Earlier today I learned that ClearBooks had ‘unexpected downtime.’ Whenever you see that phrase you should substitute: ‘total cock up.’ To its credit, ClearBooks tried to communicate the issue on GetSatisfaction but in doing so exposed fundamental weaknesses of which buyers should be aware. From the GS trail:
We are currently experiencing a problem with our database server.
Downtime is currently unforseeable and could be for several hours.
Unfortunately, this has caught us out with only one system admin on site. Two system admins were typically on the road for a meeting this morning and are now retracing their steps fast to assist and get this issue resolved.
We had two local powercuts last night in our datacentre which is located in Aldershot, Hampshire. On both occassions the backup generators kicked in to keep serving up the site. This may or may not be related to the problems we are having now.
Worst case scenario as it currently stands is that we will have to set up a new db server and restore backups from two days ago.
I have previously called out ClearBooks for overstepping the marketing hype machine. Now it seems hype meets reality. This is a disaster scenario. Andrew Taylor immediately responded:
As a sys admin I’m not used to worrying inappropriately so we’ll wait to see how this plays out, but, this part of your update concerns me:
“Worst case scenario as it currently stands is that we will have to set up a new db server and restore backups from two days ago.”
Surely you have more recent backups than 2 days ago; I’m suprised you don’t have a replicated system which you can fail-over to but I’m shocked that your most up-to-date backup is 48 hours old.
I use Clearbooks because I don’t have a book-keeper and need something which helps me get my admin and invoicing done quickly; I don’t have the time to re-do all that work again.
I can live with the site being unavailable, I can’t live with losing my work.

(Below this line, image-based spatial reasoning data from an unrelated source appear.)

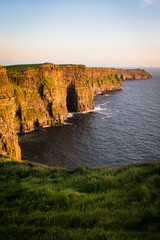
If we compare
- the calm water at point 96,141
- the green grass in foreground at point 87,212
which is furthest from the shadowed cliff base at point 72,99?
the green grass in foreground at point 87,212

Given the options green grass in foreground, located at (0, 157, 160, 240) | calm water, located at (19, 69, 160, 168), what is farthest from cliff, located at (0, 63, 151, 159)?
green grass in foreground, located at (0, 157, 160, 240)

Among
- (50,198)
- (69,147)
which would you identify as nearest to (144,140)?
(69,147)

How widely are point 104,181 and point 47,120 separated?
A: 63.4 metres

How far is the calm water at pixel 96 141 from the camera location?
45.3 meters

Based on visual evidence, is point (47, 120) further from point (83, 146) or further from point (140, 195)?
point (140, 195)

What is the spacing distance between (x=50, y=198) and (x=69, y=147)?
143 ft

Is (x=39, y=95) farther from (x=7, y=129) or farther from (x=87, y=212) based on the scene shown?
(x=87, y=212)

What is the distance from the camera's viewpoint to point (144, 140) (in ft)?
180

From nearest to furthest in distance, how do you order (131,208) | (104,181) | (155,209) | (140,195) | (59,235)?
(59,235), (155,209), (131,208), (140,195), (104,181)

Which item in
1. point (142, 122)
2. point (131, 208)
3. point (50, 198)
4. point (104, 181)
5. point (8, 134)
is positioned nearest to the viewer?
point (131, 208)

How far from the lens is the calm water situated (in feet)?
149

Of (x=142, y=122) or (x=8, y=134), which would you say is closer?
(x=8, y=134)

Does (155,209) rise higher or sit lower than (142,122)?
higher

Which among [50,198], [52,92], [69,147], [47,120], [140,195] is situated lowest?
[69,147]
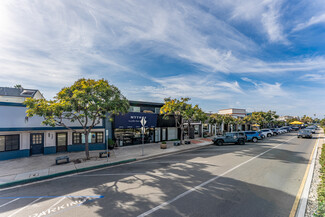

He is right to express such concerns. The original problem was notified via GS at around 11.00 am (according to my time line.) As of 40 minutes ago, the situation was:
The RAID rebuild is about 75% complete – we can’t be sure if this will work, so we are also still working on plan B to restore from our off site backups. Our preferred option is to restore from the RAID rebuild as it should result in more data being recovered. This looks like it will finish around midnight, although we can’t be certain. If this route fails, then we will use the backups from Sunday (taken between 00:00 a.m. and 06:00 a.m)..
I wouldn’t recommend anyone stays up to wait for this tonight – but hopefully it should be ready working for you in the morning.
Rephrased: we think we know the issue but in fact we don’t know whether our current fix proposal will work. Customers do not yet know whether data has been lost or the extent to which the database is damaged.
So let’s do some analysis here. SaaS should ‘just work.’ Failure rates are generally an order of magnitude lower than on-premise systems due to the fact SaaS providers have to build in fault tolerance and resilience from the get go. BUT – if the SaaS provider doesn’t fully understand the implications of what they are building then any large scale failure wipes everyone out. That WILL happen from time to time. The question comes: what is the provider doing to ensure minimal disruption and what about potential data loss?
I recall FreshBooks had a catastrophic failure. It communicated the problems to users in clear terms, explaining that at worst, there would be a 32 minute data loss in the window when things went pear shaped. Customers lived with that and praised FreshBooks for both communicating and understanding the issues. Right now, no-one knows how much data has been lost from this ClearBooks issue. Hence the concerns of those who are commenting on a long ClearBooks GS thread. Right now, ClearBooks is looking a lot like a bunch of fake SaaS amateurs.
There are technical underpinnings to the ClearBooks story that need understanding. However, I think the more important point comes in the question of standards. In recent times I have been involved with discussions around the proposed Cloud Industry code of practice. I have advocated strongly for industry business standards while at the same time calling to account CIF for muffing its efforts, largely on the grounds it is a vendor led initiative. They are trying to fix that and for that I give them a partial pass. As the ClearBooks story unfolds, it is interesting to note two Tweet messages:
Roan Lavery – FreeAgent talking about the ClearBooks problem:
@DuaneJackson Problem is that reflects badly on the whole industry.
…and Duane Jackson, Kashflow responding:
@roanlavery agreed. Makes accreditation schemes more appealing. I was a skeptic until today. (cc @garyturner )
It is especially gratifying to see Duane see the value in establishing standards. Customers need to draw comfort and industry standards can provide that. BUT – they require end user input. CIF understands this and is the only body attempting to get something positive done. Regardless of their past failures, they are listening and trying to act. Bottom line: if you’re not part of the conversation and are not qualified performing due diligence then don’t belly ache when things go wrong.
For more on this topic consider attending the ICAEW Cloud Computing for Accountants meeting on 24th September. I shall be speaking on these topics as part of my selection criteria talk. This incident has now become part of my presentation because as my good friend Frank Scavo says: ‘Just cuz you’re SaaS doesn’t mean you get a pass.’